What Cannes Lions Revealed About the Future of Creator Marketing
Heading into Cannes Lions Festival of Creativity, we expected award-winning creative, larger-than-life brand activations, and endless conversations about AI. All of that was there. What surprised us was how often those conversations ultimately circled back to one thing: the creator economy and the role creators now play in nearly every facet of modern marketing.
Creators weren't simply more visible this year; they had become central to the festival itself. That shift was evident not only in dedicated creator programming, but across panels on advertising, commerce, sports, technology, and brand building. Rather than existing alongside those conversations, creators were an integral part of them.
That felt significant because Cannes is still, at its core, a celebration of creativity. The work recognized on stage continues to set the standard for our industry, while the activations lining the Croisette showcase where marketing is headed next. This year, however, those activations weren't just experiences. They became working environments where podcasts were recorded, executives sat for interviews, creators produced content, athletes met with brands, and partnerships took shape. The campaign no longer ends when it launches. Increasingly, it becomes the starting point for conversations that unfold across earned media, social platforms, executive thought leadership, and creator partnerships.

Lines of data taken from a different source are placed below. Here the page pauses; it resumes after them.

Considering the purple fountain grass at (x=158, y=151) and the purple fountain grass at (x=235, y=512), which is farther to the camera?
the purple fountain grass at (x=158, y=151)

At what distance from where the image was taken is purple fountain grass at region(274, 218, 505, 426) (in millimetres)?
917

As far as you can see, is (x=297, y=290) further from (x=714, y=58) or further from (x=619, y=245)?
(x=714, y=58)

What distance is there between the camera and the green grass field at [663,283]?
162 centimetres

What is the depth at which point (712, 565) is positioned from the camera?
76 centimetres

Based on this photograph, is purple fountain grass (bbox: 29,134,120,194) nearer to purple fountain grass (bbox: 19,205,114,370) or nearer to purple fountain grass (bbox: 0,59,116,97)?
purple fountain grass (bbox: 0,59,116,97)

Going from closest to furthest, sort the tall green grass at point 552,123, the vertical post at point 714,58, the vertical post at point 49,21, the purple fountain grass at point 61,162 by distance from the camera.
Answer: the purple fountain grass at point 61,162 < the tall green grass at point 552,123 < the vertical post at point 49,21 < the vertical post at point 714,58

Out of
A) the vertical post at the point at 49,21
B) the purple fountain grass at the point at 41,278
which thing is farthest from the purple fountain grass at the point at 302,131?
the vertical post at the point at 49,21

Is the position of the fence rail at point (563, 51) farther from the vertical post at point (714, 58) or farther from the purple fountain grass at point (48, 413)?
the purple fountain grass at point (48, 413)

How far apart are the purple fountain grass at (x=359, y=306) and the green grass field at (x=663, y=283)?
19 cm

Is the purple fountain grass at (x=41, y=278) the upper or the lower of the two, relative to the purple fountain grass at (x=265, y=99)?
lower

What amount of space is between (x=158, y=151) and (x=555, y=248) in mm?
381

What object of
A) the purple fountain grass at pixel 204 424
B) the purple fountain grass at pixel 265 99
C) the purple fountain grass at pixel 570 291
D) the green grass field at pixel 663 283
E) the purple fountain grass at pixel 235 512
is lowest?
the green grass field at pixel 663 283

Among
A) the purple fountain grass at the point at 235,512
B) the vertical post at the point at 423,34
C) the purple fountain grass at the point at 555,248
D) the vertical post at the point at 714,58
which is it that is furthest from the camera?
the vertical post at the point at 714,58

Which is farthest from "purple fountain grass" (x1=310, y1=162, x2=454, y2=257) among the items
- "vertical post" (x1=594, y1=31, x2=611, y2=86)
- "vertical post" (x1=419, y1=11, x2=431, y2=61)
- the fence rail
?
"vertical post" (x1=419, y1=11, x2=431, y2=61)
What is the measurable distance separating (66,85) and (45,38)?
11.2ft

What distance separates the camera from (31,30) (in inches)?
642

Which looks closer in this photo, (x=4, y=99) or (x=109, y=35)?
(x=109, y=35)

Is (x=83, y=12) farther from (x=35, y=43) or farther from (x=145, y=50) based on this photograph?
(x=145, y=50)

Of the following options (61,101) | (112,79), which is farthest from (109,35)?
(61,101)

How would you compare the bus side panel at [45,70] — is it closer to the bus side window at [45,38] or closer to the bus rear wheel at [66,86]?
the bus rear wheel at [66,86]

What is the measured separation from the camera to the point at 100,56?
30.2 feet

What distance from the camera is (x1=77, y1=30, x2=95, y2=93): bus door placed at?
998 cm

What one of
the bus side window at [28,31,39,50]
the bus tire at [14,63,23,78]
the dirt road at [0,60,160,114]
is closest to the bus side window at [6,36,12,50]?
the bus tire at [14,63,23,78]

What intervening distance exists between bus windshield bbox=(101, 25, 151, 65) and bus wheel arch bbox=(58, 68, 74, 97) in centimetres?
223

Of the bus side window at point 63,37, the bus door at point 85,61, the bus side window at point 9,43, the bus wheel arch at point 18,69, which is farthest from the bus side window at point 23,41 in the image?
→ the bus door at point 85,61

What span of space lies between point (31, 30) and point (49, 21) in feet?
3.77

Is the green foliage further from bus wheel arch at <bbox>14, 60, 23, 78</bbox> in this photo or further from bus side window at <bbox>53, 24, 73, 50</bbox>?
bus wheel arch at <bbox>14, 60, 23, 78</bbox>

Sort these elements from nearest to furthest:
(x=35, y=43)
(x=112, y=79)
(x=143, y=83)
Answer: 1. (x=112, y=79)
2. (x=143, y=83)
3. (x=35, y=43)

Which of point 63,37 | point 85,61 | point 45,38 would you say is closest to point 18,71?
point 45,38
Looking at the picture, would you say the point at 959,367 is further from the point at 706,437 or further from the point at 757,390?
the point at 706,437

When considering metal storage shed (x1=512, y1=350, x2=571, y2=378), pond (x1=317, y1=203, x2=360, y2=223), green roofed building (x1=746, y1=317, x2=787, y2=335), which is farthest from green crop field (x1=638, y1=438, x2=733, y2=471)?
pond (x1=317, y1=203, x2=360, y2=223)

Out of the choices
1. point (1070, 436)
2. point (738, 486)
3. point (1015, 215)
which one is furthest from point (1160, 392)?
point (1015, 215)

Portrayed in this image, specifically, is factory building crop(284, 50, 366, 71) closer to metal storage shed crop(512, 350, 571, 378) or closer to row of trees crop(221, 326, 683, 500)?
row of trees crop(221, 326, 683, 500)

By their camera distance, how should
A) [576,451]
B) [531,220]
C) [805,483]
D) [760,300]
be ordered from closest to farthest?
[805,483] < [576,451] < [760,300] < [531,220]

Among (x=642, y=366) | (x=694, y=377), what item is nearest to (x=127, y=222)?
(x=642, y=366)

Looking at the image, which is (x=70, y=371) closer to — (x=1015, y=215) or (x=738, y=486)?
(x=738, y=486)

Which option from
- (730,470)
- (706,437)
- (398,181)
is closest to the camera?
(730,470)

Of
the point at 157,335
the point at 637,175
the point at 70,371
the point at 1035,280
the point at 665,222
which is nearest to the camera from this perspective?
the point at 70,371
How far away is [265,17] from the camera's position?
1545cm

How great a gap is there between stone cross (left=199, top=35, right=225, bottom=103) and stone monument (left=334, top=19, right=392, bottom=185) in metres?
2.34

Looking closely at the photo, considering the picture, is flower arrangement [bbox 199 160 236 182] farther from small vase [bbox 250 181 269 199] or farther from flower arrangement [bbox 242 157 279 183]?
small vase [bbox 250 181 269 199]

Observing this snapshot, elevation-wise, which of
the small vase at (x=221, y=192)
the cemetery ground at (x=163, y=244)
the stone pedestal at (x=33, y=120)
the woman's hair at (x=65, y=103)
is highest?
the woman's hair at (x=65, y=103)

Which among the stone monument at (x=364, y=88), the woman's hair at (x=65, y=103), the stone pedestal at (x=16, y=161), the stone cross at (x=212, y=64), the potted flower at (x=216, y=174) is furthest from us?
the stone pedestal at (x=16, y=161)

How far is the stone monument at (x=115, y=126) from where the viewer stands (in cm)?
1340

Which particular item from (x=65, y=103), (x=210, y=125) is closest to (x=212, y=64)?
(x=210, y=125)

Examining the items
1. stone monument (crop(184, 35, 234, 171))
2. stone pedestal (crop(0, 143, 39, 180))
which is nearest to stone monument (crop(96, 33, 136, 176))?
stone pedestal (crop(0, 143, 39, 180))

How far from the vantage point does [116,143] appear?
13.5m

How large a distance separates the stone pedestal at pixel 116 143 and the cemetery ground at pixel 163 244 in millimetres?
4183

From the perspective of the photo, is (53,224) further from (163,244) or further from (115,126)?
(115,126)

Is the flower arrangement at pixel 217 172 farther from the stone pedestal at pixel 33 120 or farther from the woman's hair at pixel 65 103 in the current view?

Perhaps the biggest shift wasn't where creators showed up, but how they approached the week. Many intentionally avoided tying themselves to a single brand because Cannes represented something much bigger: a rare opportunity to build relationships across platforms, agencies, brands, and fellow creators. They looked less like influencers attending an event and more like founders attending an industry conference. That evolution reflects a broader shift happening across our industry, where creator marketing is becoming more strategic, more measurable, and increasingly built around long-term partnerships rather than one-off campaigns.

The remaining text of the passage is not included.